И всякий раз, когда поэт надевает жилет живописца, он неизбежно погружается в мысли о добрых псах, о псах-философах, о днях бабьего лета и о красоте зрелых женщин.
Шарль Бодлер Цветы зла Сплин и идеал
ХХХIV
Кошка
Мой котик, подойди, ложись ко мне на грудь,
Но когти убери сначала.
Хочу в глазах твоих красивых потонуть -
В агатах с отблеском металла.
Как я люблю тебя ласкать, когда ко мне
Пушистой привалясь щекою,
Ты, электрический зверек мой, в тишине
Мурлычешь под моей рукою.
Ты как моя жена. Ее упорный взгляд -
Похож на твой, мой добрый котик:
Холодный, пристальный, пронзающий, как дротик.

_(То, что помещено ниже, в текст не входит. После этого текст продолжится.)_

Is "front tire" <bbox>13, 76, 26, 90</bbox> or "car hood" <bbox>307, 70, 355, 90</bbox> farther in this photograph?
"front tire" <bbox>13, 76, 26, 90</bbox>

И соблазнительный, опасный аромат
Исходит, как дурман, ни с чем другим не схожий,
От смуглой и блестящей кожи.
(Перевод В. Левик)
LI
Кот
I. В мозгу моем гуляет важно
Красивый, кроткий, сильный кот
И, торжествуя свой приход,
Мурлычет нежно и протяжно.
Сначала песня чуть слышна, -
В басовых тихих переливах,
Нетерпеливых и ворчливых,
Почти загадочна она.
Потом она струит веселье
В глубины помыслов моих,
Похожа на певучий стих,
На опьяняющее зелье.
Смиряет злость мою сперва
И чувство оживляет сразу.
Чтобы сказать любую фразу,
Коту не надобны слова.
Он не царапает, не мучит
Тревожных струн моей души
И только царственно в тиши
Меня как скрипку петь научит,
Чтобы звучала скрипка в лад
С твоею песенкой целебной,
Кот серафический, волшебный,
С гармонией твоих рулад!
II. Двухцветной шкурки запах сладкий
В тот вечер я вдохнул слегка,
Когда ласкал того зверька
Один лишь раз, и то украдкой.
Домашний дух иль божество,
Всех судит этот идол вещий,
И кажется, что наши вещи -
Хозяйство личное его.
Его зрачков огонь зеленый
Моим сознаньем овладел.
Я отвернуться захотел,
Но замечаю удивленно,
Что сам вовнутрь себя глядел,
Что в пристальности глаз зеркальных,
Опаловых и вертикальных,
Читаю собственный удел.
(Перевод Павла Антокольского)
LXV
Кошки
Любовник пламенный и тот, кому был ведом
Лишь зов познания, украсить любят дом,
Под осень дней, большим и ласковым котом,
И зябким, как они, и тоже домоседом.
Коты - друзья наук и сладостных забав,
Для них ни тишина, ни мрак ночной не тяжки,
Эреб избрал бы их для траурной упряжки,
Когда бы им смирить их непокорный нрав.
Покоятся они в задумчивой гордыне,
Как сфинксы древние среди немой пустыни,
Застывшие в мечтах, которым нет конца;
Крестец их в похоти магический искрится,
И звездной россыпью, тончайшей, как пыльца,
Таинственно блестят их мудрые зеницы.